C'est plus que le Front républicain, ce qui est dit ce soir. C'est que là, si nous ne faisons rien, le Rassemblement National est en passe d'avoir la majorité absolue. Donc il faut que tout le monde comprenne ce que ça veut dire. Ce que ça veut dire, c'est que les collectivités territoriales vont devoir résister. Ça veut dire que très concrètement, demain, nous aurons un gouvernement, mais aussi une administration locale, je veux dire déconcentrée, préfectorale, qui sera aussi aux ordres précisément d'un gouvernement qui est quand même un gouvernement qui marque une rupture avec notre histoire républicaine par ses propos excluants. Et je veux dire, les dix derniers jours ont marqué, notamment sur les binationaux, ont montré le vrai visage du Rassemblement National. Sans parler de la brutalité qui est celle de cette force politique. Donc il faut que tout le monde comprenne. Donc c'est pas le front républicain, c'est dire tout faire pour battre le Rassemblement National. Et cette fois-ci, parce que si nous ne le faisons pas, la majorité absolue est possible pour cette force politique qui est en rupture avec l'histoire de notre République et de notre manière de vivre ensemble.

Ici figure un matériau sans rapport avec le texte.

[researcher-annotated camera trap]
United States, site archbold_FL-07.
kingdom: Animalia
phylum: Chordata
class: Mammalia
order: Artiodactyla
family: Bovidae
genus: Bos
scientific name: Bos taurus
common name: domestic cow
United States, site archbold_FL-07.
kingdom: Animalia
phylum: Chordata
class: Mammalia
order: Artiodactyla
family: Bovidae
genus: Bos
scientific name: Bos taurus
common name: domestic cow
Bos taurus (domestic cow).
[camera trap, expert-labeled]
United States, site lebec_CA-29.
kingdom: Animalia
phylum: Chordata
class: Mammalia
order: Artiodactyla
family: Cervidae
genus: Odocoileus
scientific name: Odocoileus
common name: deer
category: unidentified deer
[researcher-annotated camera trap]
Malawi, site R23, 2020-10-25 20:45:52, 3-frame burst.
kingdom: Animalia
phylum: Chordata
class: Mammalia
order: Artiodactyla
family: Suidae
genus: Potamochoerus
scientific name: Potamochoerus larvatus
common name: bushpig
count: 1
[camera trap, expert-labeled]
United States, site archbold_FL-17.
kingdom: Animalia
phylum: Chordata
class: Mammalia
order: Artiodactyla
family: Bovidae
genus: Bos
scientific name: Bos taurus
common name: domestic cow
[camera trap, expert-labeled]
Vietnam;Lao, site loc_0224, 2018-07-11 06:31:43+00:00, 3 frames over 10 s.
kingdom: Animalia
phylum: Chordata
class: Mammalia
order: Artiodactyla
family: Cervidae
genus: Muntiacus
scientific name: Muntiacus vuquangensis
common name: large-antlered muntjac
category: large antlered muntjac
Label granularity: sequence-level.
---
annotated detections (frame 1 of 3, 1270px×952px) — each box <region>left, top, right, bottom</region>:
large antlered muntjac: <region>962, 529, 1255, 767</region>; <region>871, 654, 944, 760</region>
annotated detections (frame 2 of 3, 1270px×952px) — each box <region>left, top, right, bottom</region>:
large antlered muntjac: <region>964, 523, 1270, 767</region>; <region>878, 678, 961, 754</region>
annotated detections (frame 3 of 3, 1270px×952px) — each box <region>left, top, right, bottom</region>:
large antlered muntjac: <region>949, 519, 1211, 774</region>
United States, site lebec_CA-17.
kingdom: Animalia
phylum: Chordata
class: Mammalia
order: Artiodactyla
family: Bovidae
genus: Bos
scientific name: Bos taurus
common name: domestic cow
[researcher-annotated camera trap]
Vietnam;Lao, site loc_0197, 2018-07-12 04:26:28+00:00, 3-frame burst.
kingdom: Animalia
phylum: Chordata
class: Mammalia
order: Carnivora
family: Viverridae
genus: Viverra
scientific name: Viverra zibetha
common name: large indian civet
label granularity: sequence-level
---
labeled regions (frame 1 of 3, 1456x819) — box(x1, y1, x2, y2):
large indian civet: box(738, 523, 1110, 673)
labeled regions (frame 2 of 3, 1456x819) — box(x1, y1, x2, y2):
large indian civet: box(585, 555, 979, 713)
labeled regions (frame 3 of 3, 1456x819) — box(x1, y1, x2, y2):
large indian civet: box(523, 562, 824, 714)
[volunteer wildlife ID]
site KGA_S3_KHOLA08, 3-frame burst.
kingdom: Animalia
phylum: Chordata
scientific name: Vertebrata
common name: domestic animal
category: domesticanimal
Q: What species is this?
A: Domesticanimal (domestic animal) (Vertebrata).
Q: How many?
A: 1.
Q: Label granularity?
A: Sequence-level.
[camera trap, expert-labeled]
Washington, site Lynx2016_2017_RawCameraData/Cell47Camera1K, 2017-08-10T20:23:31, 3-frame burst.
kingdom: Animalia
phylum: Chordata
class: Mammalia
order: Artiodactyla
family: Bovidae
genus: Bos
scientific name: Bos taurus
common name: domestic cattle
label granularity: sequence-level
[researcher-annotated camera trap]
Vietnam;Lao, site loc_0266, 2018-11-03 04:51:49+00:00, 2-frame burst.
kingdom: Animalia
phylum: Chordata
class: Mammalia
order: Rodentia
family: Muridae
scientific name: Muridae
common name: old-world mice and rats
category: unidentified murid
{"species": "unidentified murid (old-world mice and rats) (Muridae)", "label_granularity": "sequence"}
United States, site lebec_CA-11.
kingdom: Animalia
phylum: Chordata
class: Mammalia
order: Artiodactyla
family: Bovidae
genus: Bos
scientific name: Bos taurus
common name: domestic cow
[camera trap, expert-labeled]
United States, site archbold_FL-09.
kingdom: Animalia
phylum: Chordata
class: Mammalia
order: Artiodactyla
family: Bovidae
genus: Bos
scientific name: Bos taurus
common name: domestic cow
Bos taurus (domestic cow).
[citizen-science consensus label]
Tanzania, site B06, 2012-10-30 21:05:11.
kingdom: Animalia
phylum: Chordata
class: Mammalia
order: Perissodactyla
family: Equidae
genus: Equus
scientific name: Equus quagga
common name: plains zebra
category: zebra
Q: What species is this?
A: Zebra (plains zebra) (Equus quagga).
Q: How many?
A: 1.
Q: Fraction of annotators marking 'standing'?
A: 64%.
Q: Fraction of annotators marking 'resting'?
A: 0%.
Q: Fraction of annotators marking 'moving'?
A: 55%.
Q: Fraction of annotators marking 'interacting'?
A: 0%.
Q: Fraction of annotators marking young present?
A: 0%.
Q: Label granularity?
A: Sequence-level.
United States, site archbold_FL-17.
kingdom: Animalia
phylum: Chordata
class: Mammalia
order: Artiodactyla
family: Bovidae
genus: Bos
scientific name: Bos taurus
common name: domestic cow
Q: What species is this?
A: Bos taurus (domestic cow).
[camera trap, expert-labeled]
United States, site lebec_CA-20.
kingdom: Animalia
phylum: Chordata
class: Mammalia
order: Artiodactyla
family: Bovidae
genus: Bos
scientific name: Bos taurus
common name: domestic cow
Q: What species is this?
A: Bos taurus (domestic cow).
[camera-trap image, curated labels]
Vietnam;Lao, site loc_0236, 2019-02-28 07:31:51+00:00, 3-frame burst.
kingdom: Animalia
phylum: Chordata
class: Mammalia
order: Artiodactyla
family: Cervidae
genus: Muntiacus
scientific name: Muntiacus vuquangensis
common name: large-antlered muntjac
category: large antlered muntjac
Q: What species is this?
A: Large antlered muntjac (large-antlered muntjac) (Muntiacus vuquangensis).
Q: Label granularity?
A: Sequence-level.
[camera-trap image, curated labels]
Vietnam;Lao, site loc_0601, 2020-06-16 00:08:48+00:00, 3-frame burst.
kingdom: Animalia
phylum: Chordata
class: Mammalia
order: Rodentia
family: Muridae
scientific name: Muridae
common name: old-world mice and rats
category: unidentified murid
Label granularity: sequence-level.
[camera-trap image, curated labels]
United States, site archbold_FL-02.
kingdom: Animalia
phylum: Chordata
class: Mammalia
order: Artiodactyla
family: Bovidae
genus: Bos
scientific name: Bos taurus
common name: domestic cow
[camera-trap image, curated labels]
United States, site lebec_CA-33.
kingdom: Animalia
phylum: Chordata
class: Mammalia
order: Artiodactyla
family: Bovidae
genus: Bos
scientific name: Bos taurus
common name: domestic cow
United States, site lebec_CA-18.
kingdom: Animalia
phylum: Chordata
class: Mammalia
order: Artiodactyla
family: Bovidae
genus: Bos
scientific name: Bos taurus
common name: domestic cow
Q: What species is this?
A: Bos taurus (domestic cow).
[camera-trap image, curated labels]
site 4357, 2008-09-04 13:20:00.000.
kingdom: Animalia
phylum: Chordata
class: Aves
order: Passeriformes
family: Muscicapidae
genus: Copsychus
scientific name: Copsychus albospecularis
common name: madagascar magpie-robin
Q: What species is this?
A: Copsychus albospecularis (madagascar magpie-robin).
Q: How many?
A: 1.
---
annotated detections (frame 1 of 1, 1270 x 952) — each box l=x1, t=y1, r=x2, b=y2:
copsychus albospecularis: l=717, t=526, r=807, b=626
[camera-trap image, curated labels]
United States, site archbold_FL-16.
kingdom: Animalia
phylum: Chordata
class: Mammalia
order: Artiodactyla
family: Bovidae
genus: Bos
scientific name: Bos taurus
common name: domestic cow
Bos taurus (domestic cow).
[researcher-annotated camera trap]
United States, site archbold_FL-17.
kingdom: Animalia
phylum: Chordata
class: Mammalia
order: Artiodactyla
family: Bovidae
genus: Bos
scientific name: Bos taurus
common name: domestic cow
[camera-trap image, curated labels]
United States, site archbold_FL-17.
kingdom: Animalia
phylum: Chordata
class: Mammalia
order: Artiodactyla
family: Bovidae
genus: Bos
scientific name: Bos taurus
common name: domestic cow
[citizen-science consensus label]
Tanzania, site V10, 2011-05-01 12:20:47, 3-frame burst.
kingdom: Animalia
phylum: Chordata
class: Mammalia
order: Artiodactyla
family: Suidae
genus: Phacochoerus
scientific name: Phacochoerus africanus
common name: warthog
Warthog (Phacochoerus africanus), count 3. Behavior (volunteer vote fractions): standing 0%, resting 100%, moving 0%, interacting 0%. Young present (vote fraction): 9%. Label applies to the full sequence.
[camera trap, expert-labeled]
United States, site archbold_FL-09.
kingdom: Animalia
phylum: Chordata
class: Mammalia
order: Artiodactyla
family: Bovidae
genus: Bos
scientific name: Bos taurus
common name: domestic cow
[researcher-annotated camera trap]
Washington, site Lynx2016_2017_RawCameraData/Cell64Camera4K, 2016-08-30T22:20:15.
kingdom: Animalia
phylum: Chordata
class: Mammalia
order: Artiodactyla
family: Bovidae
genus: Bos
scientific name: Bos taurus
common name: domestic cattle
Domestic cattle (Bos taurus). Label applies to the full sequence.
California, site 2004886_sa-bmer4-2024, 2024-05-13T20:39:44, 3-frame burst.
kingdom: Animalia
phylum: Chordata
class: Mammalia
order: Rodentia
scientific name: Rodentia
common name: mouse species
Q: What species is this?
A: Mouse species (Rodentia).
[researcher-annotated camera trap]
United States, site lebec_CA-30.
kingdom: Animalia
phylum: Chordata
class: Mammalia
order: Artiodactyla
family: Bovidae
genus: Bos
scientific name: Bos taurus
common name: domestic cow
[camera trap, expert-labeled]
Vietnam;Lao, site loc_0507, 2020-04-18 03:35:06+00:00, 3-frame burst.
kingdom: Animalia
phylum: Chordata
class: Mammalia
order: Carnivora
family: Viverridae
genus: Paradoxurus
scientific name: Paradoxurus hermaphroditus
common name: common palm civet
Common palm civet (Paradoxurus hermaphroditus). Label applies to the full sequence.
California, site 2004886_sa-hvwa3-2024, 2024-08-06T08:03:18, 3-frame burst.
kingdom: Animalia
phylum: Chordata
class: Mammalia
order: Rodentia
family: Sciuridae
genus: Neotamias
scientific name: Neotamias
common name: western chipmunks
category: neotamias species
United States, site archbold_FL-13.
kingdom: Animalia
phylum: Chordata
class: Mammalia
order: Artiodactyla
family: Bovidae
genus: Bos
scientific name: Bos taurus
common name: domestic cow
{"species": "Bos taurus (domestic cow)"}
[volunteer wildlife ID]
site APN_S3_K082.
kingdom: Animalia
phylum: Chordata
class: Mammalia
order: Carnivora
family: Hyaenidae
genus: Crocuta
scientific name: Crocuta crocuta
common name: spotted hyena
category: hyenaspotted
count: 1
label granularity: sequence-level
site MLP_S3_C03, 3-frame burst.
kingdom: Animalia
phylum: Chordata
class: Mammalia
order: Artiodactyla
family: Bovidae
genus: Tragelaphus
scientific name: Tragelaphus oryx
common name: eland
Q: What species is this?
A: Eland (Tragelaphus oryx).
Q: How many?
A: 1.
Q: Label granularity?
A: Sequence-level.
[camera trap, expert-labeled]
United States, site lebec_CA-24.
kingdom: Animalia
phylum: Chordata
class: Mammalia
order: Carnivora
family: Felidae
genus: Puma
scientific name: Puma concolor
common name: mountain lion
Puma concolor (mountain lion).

Mais quoi qu'il arrive, finalement, dimanche prochain, le 7 juillet, il y aura un saut dans le vide, une inconnue, puisque soit il y aura une majorité absolue du Rassemblement National, qui est possible, soit pas de majorité. Comment on gouverne un pays sans majorité ? Alors, je ne sais pas si vous aviez fait une spécialisation dans le droit constitutionnel mais qu'est-ce qui peut arriver ?

C'est totalement inédit dans l'histoire de notre République. La seule solution, c'est d'imaginer une coalition gouvernementale sur des principes très clairs, sur un certain nombre de propositions. Je ne sais pas à l'heure où on se parle. D'abord, c'est beaucoup trop tôt. Il faudra voir le 7 juillet au soir si c'est ce scénario-là qui se profile. Et à ce moment-là, que chacun et chacune prenne ses responsabilités. Et en disant, est-ce qu'on laisse les Français sans gouvernement, avec un gouvernement technique, comme les Belges l'ont connu pendant un an ?

Ils ne s'en sont pas toujours mal portés.

Ils ne s'en sont pas si mal sortis, mais je crois que quand même les défis qu'on a au moment où l'économie était en train de reprendre, au moment où on avait des premiers signes de reprise, notamment, je le voyais aussi en matière d'immobilier et de logement, mais dans bien d'autres domaines, au moment où on a tant d'attentes sur un certain nombre de droits, au moment où on accueille le monde entier, au passage, avec les Jeux Olympiques. Je ne crois pas que ce soit la bonne solution. Mais on verra bien, c'est beaucoup trop tôt. Aujourd'hui, ce qui s'écrit, même s'il faut regarder quand même plus finement, circonscription par circonscription, c'est plutôt une force politique qui est en passe de l'emporter. Si c'était ça le pari d'Emmanuel Macron, ça me désolerait. Si ça n'était pas cela, il a perdu. Mais néanmoins, il faut qu'on trouve une solution entre républicains, entre démocrates de tous bords, pour trouver, pour précisément, être à la hauteur de ce pays.